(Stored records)
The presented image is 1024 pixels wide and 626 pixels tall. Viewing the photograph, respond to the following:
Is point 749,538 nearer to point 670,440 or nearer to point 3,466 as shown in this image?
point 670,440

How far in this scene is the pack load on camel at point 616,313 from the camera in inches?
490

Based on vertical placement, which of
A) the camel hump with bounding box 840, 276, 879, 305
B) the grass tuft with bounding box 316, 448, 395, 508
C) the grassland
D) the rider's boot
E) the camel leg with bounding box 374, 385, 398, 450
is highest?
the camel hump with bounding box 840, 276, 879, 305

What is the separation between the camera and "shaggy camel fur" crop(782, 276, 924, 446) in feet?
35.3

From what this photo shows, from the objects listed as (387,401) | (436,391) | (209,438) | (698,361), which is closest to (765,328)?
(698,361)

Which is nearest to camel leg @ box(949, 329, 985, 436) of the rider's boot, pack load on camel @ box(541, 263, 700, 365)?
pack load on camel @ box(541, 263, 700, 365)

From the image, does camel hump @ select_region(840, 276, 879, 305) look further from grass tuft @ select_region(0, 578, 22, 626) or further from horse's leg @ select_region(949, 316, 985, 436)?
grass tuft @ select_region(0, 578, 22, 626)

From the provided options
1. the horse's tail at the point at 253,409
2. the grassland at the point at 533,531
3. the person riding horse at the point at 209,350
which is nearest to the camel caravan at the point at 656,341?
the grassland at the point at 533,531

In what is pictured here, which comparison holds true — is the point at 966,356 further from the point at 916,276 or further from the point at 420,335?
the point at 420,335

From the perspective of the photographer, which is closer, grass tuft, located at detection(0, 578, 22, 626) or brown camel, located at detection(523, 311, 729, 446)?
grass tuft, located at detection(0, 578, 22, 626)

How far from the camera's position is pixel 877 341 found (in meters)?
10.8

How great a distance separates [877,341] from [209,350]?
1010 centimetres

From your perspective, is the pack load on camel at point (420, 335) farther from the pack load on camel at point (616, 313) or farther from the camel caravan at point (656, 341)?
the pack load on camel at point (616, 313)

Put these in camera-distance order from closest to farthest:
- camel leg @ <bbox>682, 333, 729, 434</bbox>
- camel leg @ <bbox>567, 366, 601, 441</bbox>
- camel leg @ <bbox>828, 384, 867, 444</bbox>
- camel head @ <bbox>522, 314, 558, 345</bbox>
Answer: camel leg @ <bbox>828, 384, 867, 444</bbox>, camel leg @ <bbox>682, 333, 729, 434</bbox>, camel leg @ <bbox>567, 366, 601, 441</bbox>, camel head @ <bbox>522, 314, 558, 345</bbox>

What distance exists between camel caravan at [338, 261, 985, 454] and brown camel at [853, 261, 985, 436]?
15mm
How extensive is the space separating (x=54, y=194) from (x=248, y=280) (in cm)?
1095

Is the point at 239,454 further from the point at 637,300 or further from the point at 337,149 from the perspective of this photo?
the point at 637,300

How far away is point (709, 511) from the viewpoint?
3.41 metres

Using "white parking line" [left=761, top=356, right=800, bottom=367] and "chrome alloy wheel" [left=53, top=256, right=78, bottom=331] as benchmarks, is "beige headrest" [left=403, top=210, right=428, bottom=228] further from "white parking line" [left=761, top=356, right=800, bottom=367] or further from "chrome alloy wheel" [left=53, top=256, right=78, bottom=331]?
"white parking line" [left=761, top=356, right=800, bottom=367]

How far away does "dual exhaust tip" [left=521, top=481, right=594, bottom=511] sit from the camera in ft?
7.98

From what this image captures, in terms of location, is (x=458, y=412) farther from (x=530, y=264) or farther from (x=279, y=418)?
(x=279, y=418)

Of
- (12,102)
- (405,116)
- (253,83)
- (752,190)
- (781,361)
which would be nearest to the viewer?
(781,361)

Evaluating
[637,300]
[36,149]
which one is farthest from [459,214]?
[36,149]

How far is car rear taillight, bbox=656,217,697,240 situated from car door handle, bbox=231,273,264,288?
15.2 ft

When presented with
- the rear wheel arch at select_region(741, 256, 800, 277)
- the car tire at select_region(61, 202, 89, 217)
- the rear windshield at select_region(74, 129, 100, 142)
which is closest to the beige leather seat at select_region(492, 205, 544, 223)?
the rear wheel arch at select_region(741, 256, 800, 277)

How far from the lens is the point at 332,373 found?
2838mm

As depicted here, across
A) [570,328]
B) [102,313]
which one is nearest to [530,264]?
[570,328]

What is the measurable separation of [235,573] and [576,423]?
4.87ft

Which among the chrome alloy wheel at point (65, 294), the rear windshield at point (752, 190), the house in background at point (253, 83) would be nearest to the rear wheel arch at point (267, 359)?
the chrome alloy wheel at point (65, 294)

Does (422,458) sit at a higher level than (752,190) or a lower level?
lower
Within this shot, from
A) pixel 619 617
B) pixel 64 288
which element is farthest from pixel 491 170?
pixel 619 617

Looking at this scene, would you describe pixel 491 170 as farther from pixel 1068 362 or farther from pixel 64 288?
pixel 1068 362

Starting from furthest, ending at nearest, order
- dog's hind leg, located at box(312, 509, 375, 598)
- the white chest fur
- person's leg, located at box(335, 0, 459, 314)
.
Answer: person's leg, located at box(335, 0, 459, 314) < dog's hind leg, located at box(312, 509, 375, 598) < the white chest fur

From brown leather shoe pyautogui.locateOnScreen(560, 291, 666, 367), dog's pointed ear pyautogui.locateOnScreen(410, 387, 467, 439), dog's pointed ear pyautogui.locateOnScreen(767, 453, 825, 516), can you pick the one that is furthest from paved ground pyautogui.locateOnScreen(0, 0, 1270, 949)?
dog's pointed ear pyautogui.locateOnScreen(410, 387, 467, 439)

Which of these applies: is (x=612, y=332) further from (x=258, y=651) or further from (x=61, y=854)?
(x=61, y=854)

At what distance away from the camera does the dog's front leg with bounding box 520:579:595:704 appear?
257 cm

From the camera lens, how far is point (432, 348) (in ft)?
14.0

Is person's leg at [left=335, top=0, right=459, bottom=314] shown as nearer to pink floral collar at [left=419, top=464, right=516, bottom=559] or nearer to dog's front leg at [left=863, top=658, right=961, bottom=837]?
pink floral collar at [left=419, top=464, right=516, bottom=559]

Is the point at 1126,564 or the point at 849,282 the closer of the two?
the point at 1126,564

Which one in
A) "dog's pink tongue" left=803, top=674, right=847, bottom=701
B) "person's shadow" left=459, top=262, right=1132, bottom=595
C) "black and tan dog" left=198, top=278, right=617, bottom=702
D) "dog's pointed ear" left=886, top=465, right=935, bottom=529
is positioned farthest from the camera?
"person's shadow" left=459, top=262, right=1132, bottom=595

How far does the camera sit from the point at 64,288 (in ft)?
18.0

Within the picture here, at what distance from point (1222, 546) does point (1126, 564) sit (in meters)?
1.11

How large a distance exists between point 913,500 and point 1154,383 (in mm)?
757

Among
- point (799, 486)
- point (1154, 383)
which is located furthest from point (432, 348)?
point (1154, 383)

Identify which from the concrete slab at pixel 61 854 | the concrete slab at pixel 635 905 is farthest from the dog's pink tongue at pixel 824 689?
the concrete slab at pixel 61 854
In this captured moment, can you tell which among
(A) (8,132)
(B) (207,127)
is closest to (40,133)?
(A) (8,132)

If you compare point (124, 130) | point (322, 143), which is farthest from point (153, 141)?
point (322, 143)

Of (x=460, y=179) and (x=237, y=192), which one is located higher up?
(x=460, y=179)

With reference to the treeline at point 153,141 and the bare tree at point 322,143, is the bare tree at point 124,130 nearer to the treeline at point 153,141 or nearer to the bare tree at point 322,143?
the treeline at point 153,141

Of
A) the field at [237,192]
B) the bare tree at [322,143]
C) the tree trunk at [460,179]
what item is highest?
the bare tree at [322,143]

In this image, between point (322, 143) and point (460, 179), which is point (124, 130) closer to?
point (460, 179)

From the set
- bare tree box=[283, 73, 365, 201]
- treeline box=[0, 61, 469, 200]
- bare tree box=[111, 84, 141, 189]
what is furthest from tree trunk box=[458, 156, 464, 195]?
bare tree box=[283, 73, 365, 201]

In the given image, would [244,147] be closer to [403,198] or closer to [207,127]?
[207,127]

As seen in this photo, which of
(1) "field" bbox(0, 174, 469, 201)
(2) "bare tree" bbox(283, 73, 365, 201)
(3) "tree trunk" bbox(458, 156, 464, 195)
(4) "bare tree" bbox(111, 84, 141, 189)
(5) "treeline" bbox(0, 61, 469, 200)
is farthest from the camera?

▸ **Requirements**
Rewrite everything from the line containing "How large a" down to the end of the records, substituting "most distant" for "furthest" and keeping all else unchanged.

▸ **Response**
How large a distance exists between point 913,500 and point 1154,383 (in mm)?
757

Among
- point (799, 486)
- point (1154, 383)
which is located most distant from point (432, 348)?
point (1154, 383)

Identify which from the concrete slab at pixel 61 854 | the concrete slab at pixel 635 905 is farthest from the dog's pink tongue at pixel 824 689?
the concrete slab at pixel 61 854
In this captured moment, can you tell which among
(A) (8,132)
(B) (207,127)
is closest to (40,133)?
(A) (8,132)

If you compare point (124, 130) | point (322, 143), which is farthest from point (153, 141)?
point (322, 143)

Of (x=460, y=179) and (x=237, y=192), which one is located higher up?
(x=460, y=179)

With reference to the treeline at point 153,141 and the bare tree at point 322,143, is the bare tree at point 124,130 nearer to the treeline at point 153,141 or nearer to the bare tree at point 322,143?
the treeline at point 153,141

Of
A) the field at [237,192]
B) the bare tree at [322,143]
C) the tree trunk at [460,179]
what item is highest?
the bare tree at [322,143]

In this image, between point (322, 143) and point (460, 179), which is point (124, 130) closer to?
point (460, 179)

From the set
- bare tree box=[283, 73, 365, 201]
- treeline box=[0, 61, 469, 200]
- bare tree box=[111, 84, 141, 189]
what is most distant from tree trunk box=[458, 156, 464, 195]?
bare tree box=[283, 73, 365, 201]

In the given image, would [244,147] be closer to [403,198] or closer to [207,127]?
[207,127]

As seen in this photo, which of
(1) "field" bbox(0, 174, 469, 201)
(2) "bare tree" bbox(283, 73, 365, 201)
(3) "tree trunk" bbox(458, 156, 464, 195)
(4) "bare tree" bbox(111, 84, 141, 189)
(5) "treeline" bbox(0, 61, 469, 200)
is farthest from the camera?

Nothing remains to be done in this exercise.